Formación: el factor que más separa precisión de improvisación
En procedimientos avanzados, la curva de aprendizaje no se resuelve con teoría aislada ni con observación pasiva. Requiere integración entre anatomía ecográfica, indicación clínica, destreza manual y exposición supervisada a casos reales. Ese es el punto en el que la formación de alto nivel marca la diferencia entre reproducir maniobras y desarrollar criterio intervencionista.
Para médicos que desean incorporar este tipo de procedimientos a una práctica de excelencia, el entrenamiento debe incluir correlación anatomoclínica, optimización de planos, manejo de complicaciones, interpretación de resultados y selección de pacientes. En este terreno, propuestas formativas altamente especializadas como las impulsadas por AEMR responden a una necesidad clara del mercado hispanohablante: pasar de la ecografía como herramienta diagnóstica al intervencionismo ecoguiado con estándares clínicos exigentes.

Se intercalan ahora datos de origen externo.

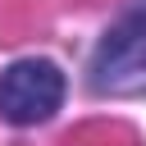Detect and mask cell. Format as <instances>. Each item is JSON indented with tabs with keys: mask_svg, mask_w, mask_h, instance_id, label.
Here are the masks:
<instances>
[{
	"mask_svg": "<svg viewBox=\"0 0 146 146\" xmlns=\"http://www.w3.org/2000/svg\"><path fill=\"white\" fill-rule=\"evenodd\" d=\"M87 82L96 96H146V0H132L96 41Z\"/></svg>",
	"mask_w": 146,
	"mask_h": 146,
	"instance_id": "1",
	"label": "cell"
},
{
	"mask_svg": "<svg viewBox=\"0 0 146 146\" xmlns=\"http://www.w3.org/2000/svg\"><path fill=\"white\" fill-rule=\"evenodd\" d=\"M64 73L50 59H14L0 73V119L14 128H36L64 105Z\"/></svg>",
	"mask_w": 146,
	"mask_h": 146,
	"instance_id": "2",
	"label": "cell"
}]
</instances>
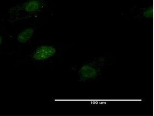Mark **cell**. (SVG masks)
<instances>
[{"label":"cell","mask_w":154,"mask_h":116,"mask_svg":"<svg viewBox=\"0 0 154 116\" xmlns=\"http://www.w3.org/2000/svg\"><path fill=\"white\" fill-rule=\"evenodd\" d=\"M34 31V29L32 28L26 29L24 31L21 32L18 36V40L21 43L26 42L31 38Z\"/></svg>","instance_id":"3957f363"},{"label":"cell","mask_w":154,"mask_h":116,"mask_svg":"<svg viewBox=\"0 0 154 116\" xmlns=\"http://www.w3.org/2000/svg\"><path fill=\"white\" fill-rule=\"evenodd\" d=\"M2 37L0 36V46H1V44H2Z\"/></svg>","instance_id":"277c9868"},{"label":"cell","mask_w":154,"mask_h":116,"mask_svg":"<svg viewBox=\"0 0 154 116\" xmlns=\"http://www.w3.org/2000/svg\"><path fill=\"white\" fill-rule=\"evenodd\" d=\"M43 0H29L24 3L20 9L29 14L38 12L44 7Z\"/></svg>","instance_id":"7a4b0ae2"},{"label":"cell","mask_w":154,"mask_h":116,"mask_svg":"<svg viewBox=\"0 0 154 116\" xmlns=\"http://www.w3.org/2000/svg\"><path fill=\"white\" fill-rule=\"evenodd\" d=\"M56 52V48L53 47L45 45L37 48L33 55V57L36 60H44L53 56Z\"/></svg>","instance_id":"6da1fadb"}]
</instances>
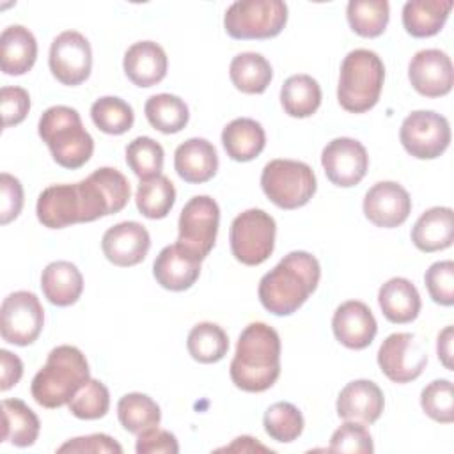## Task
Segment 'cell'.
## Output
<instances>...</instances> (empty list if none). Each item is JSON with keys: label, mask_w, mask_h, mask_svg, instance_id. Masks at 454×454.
I'll use <instances>...</instances> for the list:
<instances>
[{"label": "cell", "mask_w": 454, "mask_h": 454, "mask_svg": "<svg viewBox=\"0 0 454 454\" xmlns=\"http://www.w3.org/2000/svg\"><path fill=\"white\" fill-rule=\"evenodd\" d=\"M135 202L140 215H144L145 218H165L176 202V188L172 181L163 174L144 179L137 186Z\"/></svg>", "instance_id": "d590c367"}, {"label": "cell", "mask_w": 454, "mask_h": 454, "mask_svg": "<svg viewBox=\"0 0 454 454\" xmlns=\"http://www.w3.org/2000/svg\"><path fill=\"white\" fill-rule=\"evenodd\" d=\"M427 364V353L413 333L397 332L388 335L378 349V365L394 383L417 380Z\"/></svg>", "instance_id": "4fadbf2b"}, {"label": "cell", "mask_w": 454, "mask_h": 454, "mask_svg": "<svg viewBox=\"0 0 454 454\" xmlns=\"http://www.w3.org/2000/svg\"><path fill=\"white\" fill-rule=\"evenodd\" d=\"M151 248L147 229L133 220L110 227L101 238L103 255L115 266L128 268L142 262Z\"/></svg>", "instance_id": "ac0fdd59"}, {"label": "cell", "mask_w": 454, "mask_h": 454, "mask_svg": "<svg viewBox=\"0 0 454 454\" xmlns=\"http://www.w3.org/2000/svg\"><path fill=\"white\" fill-rule=\"evenodd\" d=\"M0 110L4 128L20 124L30 110V96L21 87H2L0 90Z\"/></svg>", "instance_id": "bcb514c9"}, {"label": "cell", "mask_w": 454, "mask_h": 454, "mask_svg": "<svg viewBox=\"0 0 454 454\" xmlns=\"http://www.w3.org/2000/svg\"><path fill=\"white\" fill-rule=\"evenodd\" d=\"M122 67L133 85L153 87L165 78L168 60L165 50L158 43L138 41L126 50Z\"/></svg>", "instance_id": "603a6c76"}, {"label": "cell", "mask_w": 454, "mask_h": 454, "mask_svg": "<svg viewBox=\"0 0 454 454\" xmlns=\"http://www.w3.org/2000/svg\"><path fill=\"white\" fill-rule=\"evenodd\" d=\"M328 450L348 454H371L374 450L372 436L362 422L346 420L340 427L333 431Z\"/></svg>", "instance_id": "ee69618b"}, {"label": "cell", "mask_w": 454, "mask_h": 454, "mask_svg": "<svg viewBox=\"0 0 454 454\" xmlns=\"http://www.w3.org/2000/svg\"><path fill=\"white\" fill-rule=\"evenodd\" d=\"M385 82V66L372 50L356 48L349 51L342 64L337 85L339 105L351 114L371 110L381 94Z\"/></svg>", "instance_id": "5b68a950"}, {"label": "cell", "mask_w": 454, "mask_h": 454, "mask_svg": "<svg viewBox=\"0 0 454 454\" xmlns=\"http://www.w3.org/2000/svg\"><path fill=\"white\" fill-rule=\"evenodd\" d=\"M364 215L376 227L394 229L406 222L411 213L410 193L395 181L372 184L364 197Z\"/></svg>", "instance_id": "2e32d148"}, {"label": "cell", "mask_w": 454, "mask_h": 454, "mask_svg": "<svg viewBox=\"0 0 454 454\" xmlns=\"http://www.w3.org/2000/svg\"><path fill=\"white\" fill-rule=\"evenodd\" d=\"M89 380L85 355L74 346L62 344L48 353L46 364L32 380L30 392L43 408H59L67 404Z\"/></svg>", "instance_id": "3957f363"}, {"label": "cell", "mask_w": 454, "mask_h": 454, "mask_svg": "<svg viewBox=\"0 0 454 454\" xmlns=\"http://www.w3.org/2000/svg\"><path fill=\"white\" fill-rule=\"evenodd\" d=\"M424 282L434 303L443 307H450L454 303V262L452 261H438L431 264L424 275Z\"/></svg>", "instance_id": "f6af8a7d"}, {"label": "cell", "mask_w": 454, "mask_h": 454, "mask_svg": "<svg viewBox=\"0 0 454 454\" xmlns=\"http://www.w3.org/2000/svg\"><path fill=\"white\" fill-rule=\"evenodd\" d=\"M314 170L296 160H271L261 174L264 195L280 209H298L316 193Z\"/></svg>", "instance_id": "8992f818"}, {"label": "cell", "mask_w": 454, "mask_h": 454, "mask_svg": "<svg viewBox=\"0 0 454 454\" xmlns=\"http://www.w3.org/2000/svg\"><path fill=\"white\" fill-rule=\"evenodd\" d=\"M90 117L96 128L106 135H122L131 129L135 114L129 103L117 96H103L90 106Z\"/></svg>", "instance_id": "f35d334b"}, {"label": "cell", "mask_w": 454, "mask_h": 454, "mask_svg": "<svg viewBox=\"0 0 454 454\" xmlns=\"http://www.w3.org/2000/svg\"><path fill=\"white\" fill-rule=\"evenodd\" d=\"M0 390L5 392L9 388H12L23 374V364L21 360L7 351V349H0Z\"/></svg>", "instance_id": "f907efd6"}, {"label": "cell", "mask_w": 454, "mask_h": 454, "mask_svg": "<svg viewBox=\"0 0 454 454\" xmlns=\"http://www.w3.org/2000/svg\"><path fill=\"white\" fill-rule=\"evenodd\" d=\"M262 426L266 434L280 443L294 442L305 426L301 411L286 401L271 404L262 417Z\"/></svg>", "instance_id": "ab89813d"}, {"label": "cell", "mask_w": 454, "mask_h": 454, "mask_svg": "<svg viewBox=\"0 0 454 454\" xmlns=\"http://www.w3.org/2000/svg\"><path fill=\"white\" fill-rule=\"evenodd\" d=\"M48 64L51 74L62 85H80L89 78L92 69L90 43L76 30H64L50 46Z\"/></svg>", "instance_id": "5bb4252c"}, {"label": "cell", "mask_w": 454, "mask_h": 454, "mask_svg": "<svg viewBox=\"0 0 454 454\" xmlns=\"http://www.w3.org/2000/svg\"><path fill=\"white\" fill-rule=\"evenodd\" d=\"M232 383L245 392H264L280 376V337L275 328L255 321L241 332L229 367Z\"/></svg>", "instance_id": "7a4b0ae2"}, {"label": "cell", "mask_w": 454, "mask_h": 454, "mask_svg": "<svg viewBox=\"0 0 454 454\" xmlns=\"http://www.w3.org/2000/svg\"><path fill=\"white\" fill-rule=\"evenodd\" d=\"M287 23V5L282 0H239L223 16L225 32L232 39H270Z\"/></svg>", "instance_id": "52a82bcc"}, {"label": "cell", "mask_w": 454, "mask_h": 454, "mask_svg": "<svg viewBox=\"0 0 454 454\" xmlns=\"http://www.w3.org/2000/svg\"><path fill=\"white\" fill-rule=\"evenodd\" d=\"M222 144L231 160L250 161L262 153L266 145V133L255 119L239 117L223 128Z\"/></svg>", "instance_id": "f1b7e54d"}, {"label": "cell", "mask_w": 454, "mask_h": 454, "mask_svg": "<svg viewBox=\"0 0 454 454\" xmlns=\"http://www.w3.org/2000/svg\"><path fill=\"white\" fill-rule=\"evenodd\" d=\"M163 156V147L151 137H137L126 145V163L140 181L161 174Z\"/></svg>", "instance_id": "60d3db41"}, {"label": "cell", "mask_w": 454, "mask_h": 454, "mask_svg": "<svg viewBox=\"0 0 454 454\" xmlns=\"http://www.w3.org/2000/svg\"><path fill=\"white\" fill-rule=\"evenodd\" d=\"M37 59V41L23 25H9L0 35V67L9 76L32 69Z\"/></svg>", "instance_id": "484cf974"}, {"label": "cell", "mask_w": 454, "mask_h": 454, "mask_svg": "<svg viewBox=\"0 0 454 454\" xmlns=\"http://www.w3.org/2000/svg\"><path fill=\"white\" fill-rule=\"evenodd\" d=\"M229 76L232 85L245 94H262L273 76L271 64L255 51H243L231 60Z\"/></svg>", "instance_id": "1f68e13d"}, {"label": "cell", "mask_w": 454, "mask_h": 454, "mask_svg": "<svg viewBox=\"0 0 454 454\" xmlns=\"http://www.w3.org/2000/svg\"><path fill=\"white\" fill-rule=\"evenodd\" d=\"M188 353L200 364H215L222 360L229 351V337L216 323L195 325L186 339Z\"/></svg>", "instance_id": "8d00e7d4"}, {"label": "cell", "mask_w": 454, "mask_h": 454, "mask_svg": "<svg viewBox=\"0 0 454 454\" xmlns=\"http://www.w3.org/2000/svg\"><path fill=\"white\" fill-rule=\"evenodd\" d=\"M452 239L454 213L450 207L445 206H434L424 211L411 229L413 245L426 254L449 248L452 245Z\"/></svg>", "instance_id": "d4e9b609"}, {"label": "cell", "mask_w": 454, "mask_h": 454, "mask_svg": "<svg viewBox=\"0 0 454 454\" xmlns=\"http://www.w3.org/2000/svg\"><path fill=\"white\" fill-rule=\"evenodd\" d=\"M280 103L291 117H310L321 105V87L310 74H293L280 89Z\"/></svg>", "instance_id": "d6a6232c"}, {"label": "cell", "mask_w": 454, "mask_h": 454, "mask_svg": "<svg viewBox=\"0 0 454 454\" xmlns=\"http://www.w3.org/2000/svg\"><path fill=\"white\" fill-rule=\"evenodd\" d=\"M383 392L371 380L349 381L337 397V415L342 420L372 424L383 413Z\"/></svg>", "instance_id": "7402d4cb"}, {"label": "cell", "mask_w": 454, "mask_h": 454, "mask_svg": "<svg viewBox=\"0 0 454 454\" xmlns=\"http://www.w3.org/2000/svg\"><path fill=\"white\" fill-rule=\"evenodd\" d=\"M220 450H229V452H254V450H261V452H271V449L261 445L259 442H255V438L252 436H238L231 445L220 449Z\"/></svg>", "instance_id": "f5cc1de1"}, {"label": "cell", "mask_w": 454, "mask_h": 454, "mask_svg": "<svg viewBox=\"0 0 454 454\" xmlns=\"http://www.w3.org/2000/svg\"><path fill=\"white\" fill-rule=\"evenodd\" d=\"M332 330L342 346L349 349H364L374 340L378 323L364 301L349 300L335 309Z\"/></svg>", "instance_id": "d6986e66"}, {"label": "cell", "mask_w": 454, "mask_h": 454, "mask_svg": "<svg viewBox=\"0 0 454 454\" xmlns=\"http://www.w3.org/2000/svg\"><path fill=\"white\" fill-rule=\"evenodd\" d=\"M135 450L138 454H177L179 443L170 431L156 426L137 434Z\"/></svg>", "instance_id": "c3c4849f"}, {"label": "cell", "mask_w": 454, "mask_h": 454, "mask_svg": "<svg viewBox=\"0 0 454 454\" xmlns=\"http://www.w3.org/2000/svg\"><path fill=\"white\" fill-rule=\"evenodd\" d=\"M37 220L48 229H64L73 223H83L78 186L51 184L39 193L35 206Z\"/></svg>", "instance_id": "ffe728a7"}, {"label": "cell", "mask_w": 454, "mask_h": 454, "mask_svg": "<svg viewBox=\"0 0 454 454\" xmlns=\"http://www.w3.org/2000/svg\"><path fill=\"white\" fill-rule=\"evenodd\" d=\"M41 289L51 305L69 307L83 291V277L73 262L53 261L41 273Z\"/></svg>", "instance_id": "83f0119b"}, {"label": "cell", "mask_w": 454, "mask_h": 454, "mask_svg": "<svg viewBox=\"0 0 454 454\" xmlns=\"http://www.w3.org/2000/svg\"><path fill=\"white\" fill-rule=\"evenodd\" d=\"M57 452H80V454H99V452H115L121 454L122 447L108 434L96 433V434H87V436H78L73 440H67L62 443Z\"/></svg>", "instance_id": "681fc988"}, {"label": "cell", "mask_w": 454, "mask_h": 454, "mask_svg": "<svg viewBox=\"0 0 454 454\" xmlns=\"http://www.w3.org/2000/svg\"><path fill=\"white\" fill-rule=\"evenodd\" d=\"M76 186L83 222H94L101 216L119 213L124 209L131 195L128 179L112 167L96 168L90 176L76 183Z\"/></svg>", "instance_id": "9c48e42d"}, {"label": "cell", "mask_w": 454, "mask_h": 454, "mask_svg": "<svg viewBox=\"0 0 454 454\" xmlns=\"http://www.w3.org/2000/svg\"><path fill=\"white\" fill-rule=\"evenodd\" d=\"M452 9V0H410L403 7V27L413 37L436 35Z\"/></svg>", "instance_id": "f546056e"}, {"label": "cell", "mask_w": 454, "mask_h": 454, "mask_svg": "<svg viewBox=\"0 0 454 454\" xmlns=\"http://www.w3.org/2000/svg\"><path fill=\"white\" fill-rule=\"evenodd\" d=\"M378 303L383 316L395 325L411 323L422 307L417 287L403 277H394L380 287Z\"/></svg>", "instance_id": "4316f807"}, {"label": "cell", "mask_w": 454, "mask_h": 454, "mask_svg": "<svg viewBox=\"0 0 454 454\" xmlns=\"http://www.w3.org/2000/svg\"><path fill=\"white\" fill-rule=\"evenodd\" d=\"M44 325V310L39 298L30 291L7 294L0 309L2 339L14 346L32 344Z\"/></svg>", "instance_id": "7c38bea8"}, {"label": "cell", "mask_w": 454, "mask_h": 454, "mask_svg": "<svg viewBox=\"0 0 454 454\" xmlns=\"http://www.w3.org/2000/svg\"><path fill=\"white\" fill-rule=\"evenodd\" d=\"M37 131L53 160L64 168L83 167L94 153V140L83 128L80 114L71 106L55 105L46 108L39 119Z\"/></svg>", "instance_id": "277c9868"}, {"label": "cell", "mask_w": 454, "mask_h": 454, "mask_svg": "<svg viewBox=\"0 0 454 454\" xmlns=\"http://www.w3.org/2000/svg\"><path fill=\"white\" fill-rule=\"evenodd\" d=\"M41 422L21 399L2 401V442L30 447L39 436Z\"/></svg>", "instance_id": "4dcf8cb0"}, {"label": "cell", "mask_w": 454, "mask_h": 454, "mask_svg": "<svg viewBox=\"0 0 454 454\" xmlns=\"http://www.w3.org/2000/svg\"><path fill=\"white\" fill-rule=\"evenodd\" d=\"M411 87L426 98H440L450 92L454 71L450 57L436 48L417 51L408 66Z\"/></svg>", "instance_id": "e0dca14e"}, {"label": "cell", "mask_w": 454, "mask_h": 454, "mask_svg": "<svg viewBox=\"0 0 454 454\" xmlns=\"http://www.w3.org/2000/svg\"><path fill=\"white\" fill-rule=\"evenodd\" d=\"M69 411L76 419L83 420H96L106 415L110 408V394L105 383L99 380H89L67 403Z\"/></svg>", "instance_id": "b9f144b4"}, {"label": "cell", "mask_w": 454, "mask_h": 454, "mask_svg": "<svg viewBox=\"0 0 454 454\" xmlns=\"http://www.w3.org/2000/svg\"><path fill=\"white\" fill-rule=\"evenodd\" d=\"M399 140L413 158L434 160L450 144V126L443 115L433 110H415L404 117Z\"/></svg>", "instance_id": "8fae6325"}, {"label": "cell", "mask_w": 454, "mask_h": 454, "mask_svg": "<svg viewBox=\"0 0 454 454\" xmlns=\"http://www.w3.org/2000/svg\"><path fill=\"white\" fill-rule=\"evenodd\" d=\"M153 275L163 289L184 291L197 282L200 275V259L183 245L174 243L156 255Z\"/></svg>", "instance_id": "44dd1931"}, {"label": "cell", "mask_w": 454, "mask_h": 454, "mask_svg": "<svg viewBox=\"0 0 454 454\" xmlns=\"http://www.w3.org/2000/svg\"><path fill=\"white\" fill-rule=\"evenodd\" d=\"M220 207L216 200L209 195H195L181 209L177 243L202 261L215 247Z\"/></svg>", "instance_id": "30bf717a"}, {"label": "cell", "mask_w": 454, "mask_h": 454, "mask_svg": "<svg viewBox=\"0 0 454 454\" xmlns=\"http://www.w3.org/2000/svg\"><path fill=\"white\" fill-rule=\"evenodd\" d=\"M436 353L440 362L445 365V369L452 371V326H445L440 333H438V340H436Z\"/></svg>", "instance_id": "816d5d0a"}, {"label": "cell", "mask_w": 454, "mask_h": 454, "mask_svg": "<svg viewBox=\"0 0 454 454\" xmlns=\"http://www.w3.org/2000/svg\"><path fill=\"white\" fill-rule=\"evenodd\" d=\"M351 30L362 37H378L385 32L390 18L387 0H351L346 9Z\"/></svg>", "instance_id": "74e56055"}, {"label": "cell", "mask_w": 454, "mask_h": 454, "mask_svg": "<svg viewBox=\"0 0 454 454\" xmlns=\"http://www.w3.org/2000/svg\"><path fill=\"white\" fill-rule=\"evenodd\" d=\"M319 278V261L309 252L294 250L261 278L257 294L268 312L289 316L309 300Z\"/></svg>", "instance_id": "6da1fadb"}, {"label": "cell", "mask_w": 454, "mask_h": 454, "mask_svg": "<svg viewBox=\"0 0 454 454\" xmlns=\"http://www.w3.org/2000/svg\"><path fill=\"white\" fill-rule=\"evenodd\" d=\"M145 117L149 124L161 133H179L190 119L186 103L174 94H154L144 105Z\"/></svg>", "instance_id": "836d02e7"}, {"label": "cell", "mask_w": 454, "mask_h": 454, "mask_svg": "<svg viewBox=\"0 0 454 454\" xmlns=\"http://www.w3.org/2000/svg\"><path fill=\"white\" fill-rule=\"evenodd\" d=\"M174 168L177 176L192 184L209 181L218 170V154L206 138H188L174 153Z\"/></svg>", "instance_id": "cb8c5ba5"}, {"label": "cell", "mask_w": 454, "mask_h": 454, "mask_svg": "<svg viewBox=\"0 0 454 454\" xmlns=\"http://www.w3.org/2000/svg\"><path fill=\"white\" fill-rule=\"evenodd\" d=\"M321 165L332 184L351 188L365 177L369 156L358 140L339 137L325 145L321 153Z\"/></svg>", "instance_id": "9a60e30c"}, {"label": "cell", "mask_w": 454, "mask_h": 454, "mask_svg": "<svg viewBox=\"0 0 454 454\" xmlns=\"http://www.w3.org/2000/svg\"><path fill=\"white\" fill-rule=\"evenodd\" d=\"M117 417L121 426L133 434H138L149 427H156L161 420L158 403L142 392H129L117 403Z\"/></svg>", "instance_id": "e575fe53"}, {"label": "cell", "mask_w": 454, "mask_h": 454, "mask_svg": "<svg viewBox=\"0 0 454 454\" xmlns=\"http://www.w3.org/2000/svg\"><path fill=\"white\" fill-rule=\"evenodd\" d=\"M275 234L277 223L270 213L255 207L247 209L231 223V252L241 264H262L273 254Z\"/></svg>", "instance_id": "ba28073f"}, {"label": "cell", "mask_w": 454, "mask_h": 454, "mask_svg": "<svg viewBox=\"0 0 454 454\" xmlns=\"http://www.w3.org/2000/svg\"><path fill=\"white\" fill-rule=\"evenodd\" d=\"M420 406L427 417L440 424L454 420V392L449 380H434L420 392Z\"/></svg>", "instance_id": "7bdbcfd3"}, {"label": "cell", "mask_w": 454, "mask_h": 454, "mask_svg": "<svg viewBox=\"0 0 454 454\" xmlns=\"http://www.w3.org/2000/svg\"><path fill=\"white\" fill-rule=\"evenodd\" d=\"M23 207V186L18 177L2 172L0 174V223L12 222Z\"/></svg>", "instance_id": "7dc6e473"}]
</instances>
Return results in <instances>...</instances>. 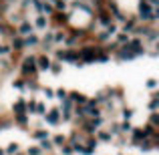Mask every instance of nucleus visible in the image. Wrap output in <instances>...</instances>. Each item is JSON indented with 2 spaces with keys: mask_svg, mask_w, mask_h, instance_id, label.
Returning <instances> with one entry per match:
<instances>
[{
  "mask_svg": "<svg viewBox=\"0 0 159 155\" xmlns=\"http://www.w3.org/2000/svg\"><path fill=\"white\" fill-rule=\"evenodd\" d=\"M127 40H129L127 39V34H119V42H127Z\"/></svg>",
  "mask_w": 159,
  "mask_h": 155,
  "instance_id": "nucleus-31",
  "label": "nucleus"
},
{
  "mask_svg": "<svg viewBox=\"0 0 159 155\" xmlns=\"http://www.w3.org/2000/svg\"><path fill=\"white\" fill-rule=\"evenodd\" d=\"M14 87H16V89H22V87H24V81H22V79H20V81H16Z\"/></svg>",
  "mask_w": 159,
  "mask_h": 155,
  "instance_id": "nucleus-30",
  "label": "nucleus"
},
{
  "mask_svg": "<svg viewBox=\"0 0 159 155\" xmlns=\"http://www.w3.org/2000/svg\"><path fill=\"white\" fill-rule=\"evenodd\" d=\"M24 111H26V103H24V99H18L14 103V113L18 115V113H24Z\"/></svg>",
  "mask_w": 159,
  "mask_h": 155,
  "instance_id": "nucleus-8",
  "label": "nucleus"
},
{
  "mask_svg": "<svg viewBox=\"0 0 159 155\" xmlns=\"http://www.w3.org/2000/svg\"><path fill=\"white\" fill-rule=\"evenodd\" d=\"M57 97L65 99V97H67V91H63V89H58V91H57Z\"/></svg>",
  "mask_w": 159,
  "mask_h": 155,
  "instance_id": "nucleus-26",
  "label": "nucleus"
},
{
  "mask_svg": "<svg viewBox=\"0 0 159 155\" xmlns=\"http://www.w3.org/2000/svg\"><path fill=\"white\" fill-rule=\"evenodd\" d=\"M133 26H135V20H129L125 24V30H133Z\"/></svg>",
  "mask_w": 159,
  "mask_h": 155,
  "instance_id": "nucleus-24",
  "label": "nucleus"
},
{
  "mask_svg": "<svg viewBox=\"0 0 159 155\" xmlns=\"http://www.w3.org/2000/svg\"><path fill=\"white\" fill-rule=\"evenodd\" d=\"M50 68H53V73H61V65H50Z\"/></svg>",
  "mask_w": 159,
  "mask_h": 155,
  "instance_id": "nucleus-28",
  "label": "nucleus"
},
{
  "mask_svg": "<svg viewBox=\"0 0 159 155\" xmlns=\"http://www.w3.org/2000/svg\"><path fill=\"white\" fill-rule=\"evenodd\" d=\"M22 46H24L22 39H14V49H22Z\"/></svg>",
  "mask_w": 159,
  "mask_h": 155,
  "instance_id": "nucleus-18",
  "label": "nucleus"
},
{
  "mask_svg": "<svg viewBox=\"0 0 159 155\" xmlns=\"http://www.w3.org/2000/svg\"><path fill=\"white\" fill-rule=\"evenodd\" d=\"M63 153H65V155H71V153H72V147H71V145H63Z\"/></svg>",
  "mask_w": 159,
  "mask_h": 155,
  "instance_id": "nucleus-21",
  "label": "nucleus"
},
{
  "mask_svg": "<svg viewBox=\"0 0 159 155\" xmlns=\"http://www.w3.org/2000/svg\"><path fill=\"white\" fill-rule=\"evenodd\" d=\"M99 139H101V141H109V139H111V135H109L107 131H99Z\"/></svg>",
  "mask_w": 159,
  "mask_h": 155,
  "instance_id": "nucleus-16",
  "label": "nucleus"
},
{
  "mask_svg": "<svg viewBox=\"0 0 159 155\" xmlns=\"http://www.w3.org/2000/svg\"><path fill=\"white\" fill-rule=\"evenodd\" d=\"M44 119H46L48 125H58V123H61V111H58V109H53Z\"/></svg>",
  "mask_w": 159,
  "mask_h": 155,
  "instance_id": "nucleus-4",
  "label": "nucleus"
},
{
  "mask_svg": "<svg viewBox=\"0 0 159 155\" xmlns=\"http://www.w3.org/2000/svg\"><path fill=\"white\" fill-rule=\"evenodd\" d=\"M57 57L61 58V61H68V63H77V61H79V53H77V50H65V53L61 50Z\"/></svg>",
  "mask_w": 159,
  "mask_h": 155,
  "instance_id": "nucleus-3",
  "label": "nucleus"
},
{
  "mask_svg": "<svg viewBox=\"0 0 159 155\" xmlns=\"http://www.w3.org/2000/svg\"><path fill=\"white\" fill-rule=\"evenodd\" d=\"M43 151H40V147H30L28 149V155H40Z\"/></svg>",
  "mask_w": 159,
  "mask_h": 155,
  "instance_id": "nucleus-17",
  "label": "nucleus"
},
{
  "mask_svg": "<svg viewBox=\"0 0 159 155\" xmlns=\"http://www.w3.org/2000/svg\"><path fill=\"white\" fill-rule=\"evenodd\" d=\"M131 131H133V141H135V143H141V141L149 139V137H147V133H145V131H141V129H131Z\"/></svg>",
  "mask_w": 159,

Hacia un modelo más preciso de tratamiento del dolor
Los bloqueos ecoguiados no compiten con la rehabilitación, la farmacoterapia racional, la educación en dolor o las terapias regenerativas cuando están indicadas. Forman parte de una medicina de precisión aplicada al aparato locomotor y al dolor periférico, donde la anatomía funcional y la toma de decisiones basada en evidencia tienen un papel central.
El futuro inmediato no pasa por hacer más bloqueos, sino por hacer mejores bloqueos. Más selectivos, mejor medidos, mejor integrados y mejor enseñados. El clínico que domina esta lógica no solo mejora su tasa técnica. Mejora su capacidad de decidir cuándo intervenir, cuándo no hacerlo y cómo convertir una técnica puntual en una ventaja terapéutica real para el paciente.
Ese es, en última instancia, el nivel al que merece situarse el intervencionismo ecoguiado en dolor crónico: no como repertorio de procedimientos, sino como expresión madura de criterio clínico, precisión anatómica y excelencia formativa.